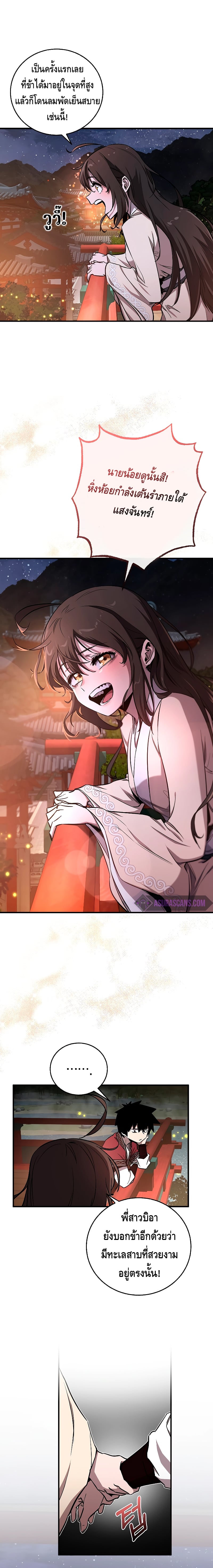 Childhood Friend of the Zenith สหายวัยเยาว์ของข้าแข็งแกร่งที่สุดในใต้หล้า ตอนที่ 20 หน้า 6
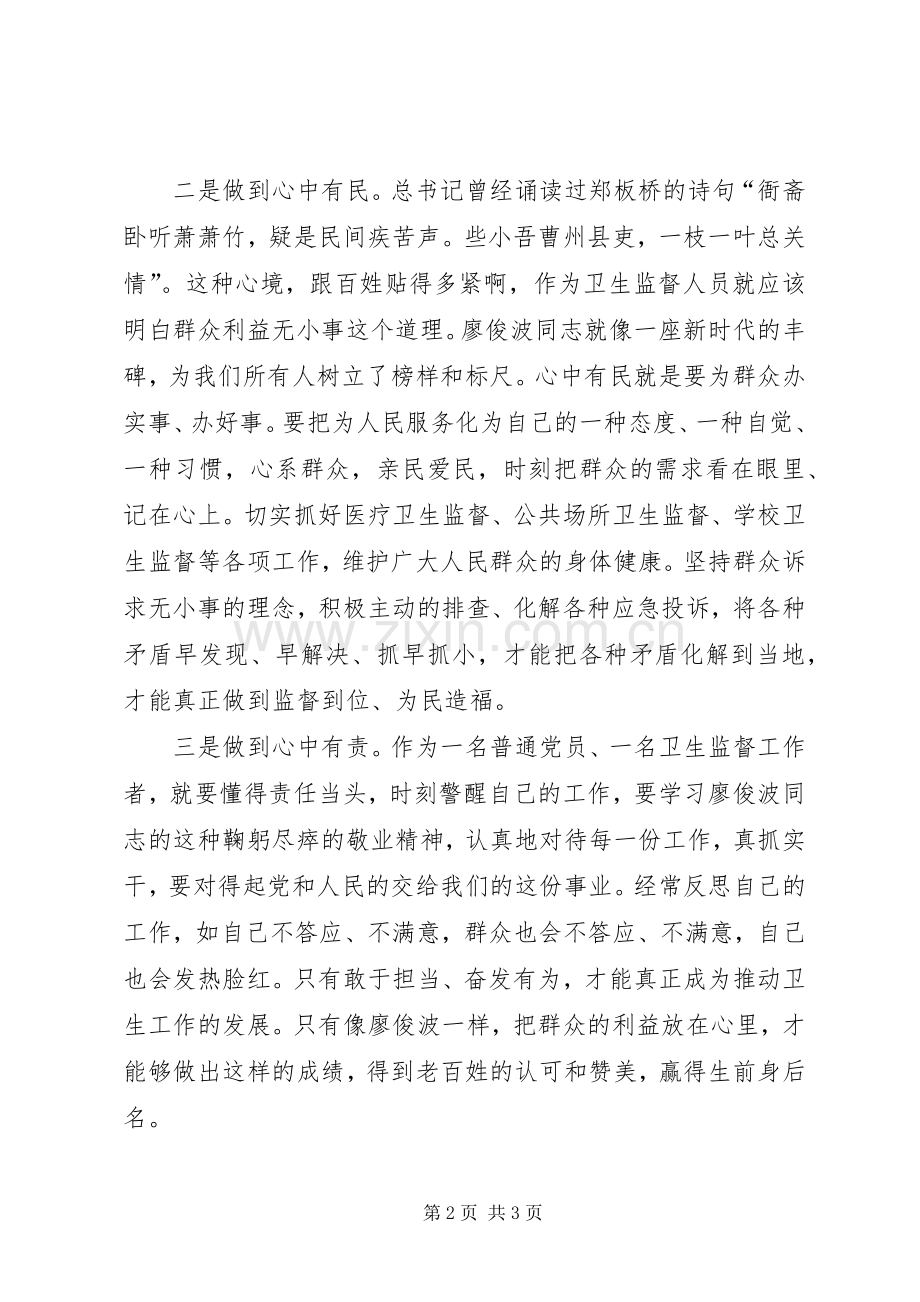 向廖俊波同志学习心得范文合集.docx_第2页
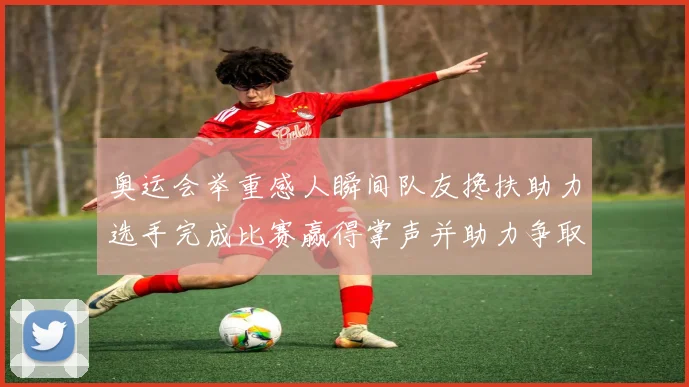 奥运会举重感人瞬间队友搀扶助力选手完成比赛赢得掌声并助力争取奖牌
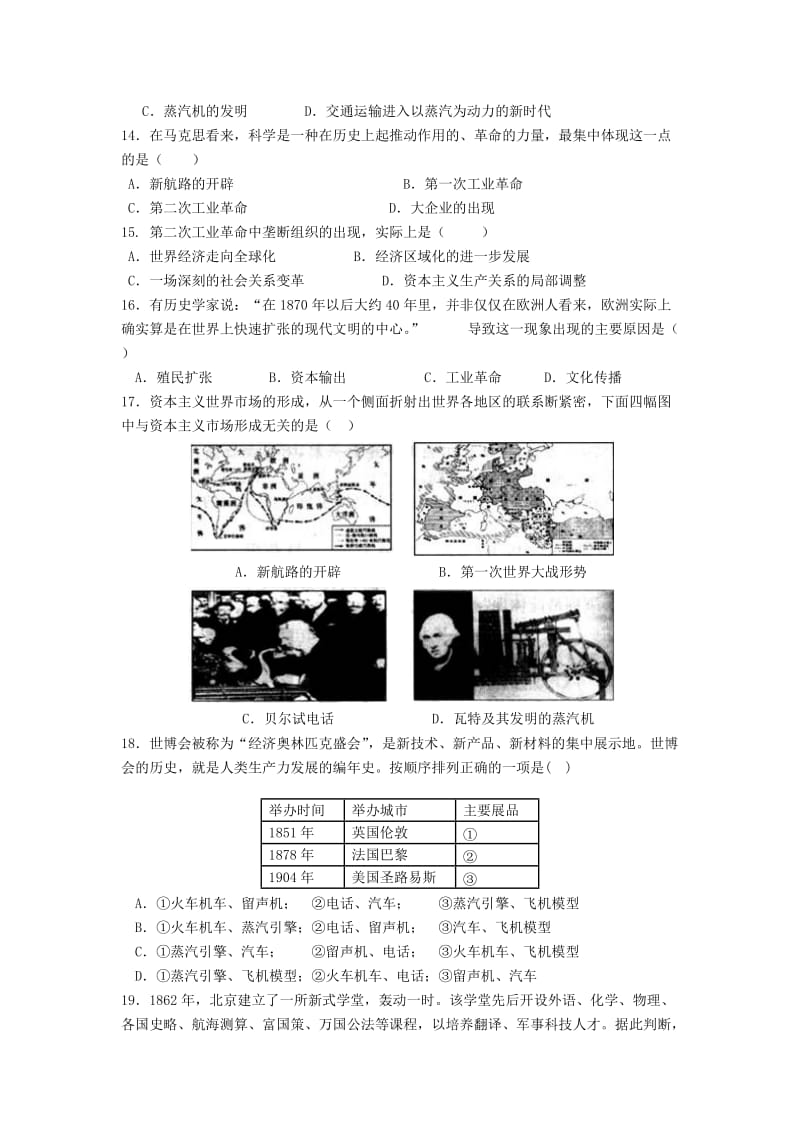 2019-2020年高一下学期期末试题历史.doc_第3页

______________________________

Prompt – Drop the pictures and reproduce the rest of the data exactly.

Exercise solution –
 Childhood Friend of the Zenith สหายวัยเยาว์ของข้าแข็งแกร่งที่สุดในใต้หล้า ตอนที่ 20 หน้า 6
 向廖俊波同志学习心得范文合集.docx_第2页
 奥运会举重感人瞬间队友搀扶助力选手完成比赛赢得掌声并助力争取奖牌
 2019-2020年高一下学期期末试题历史.doc_第3页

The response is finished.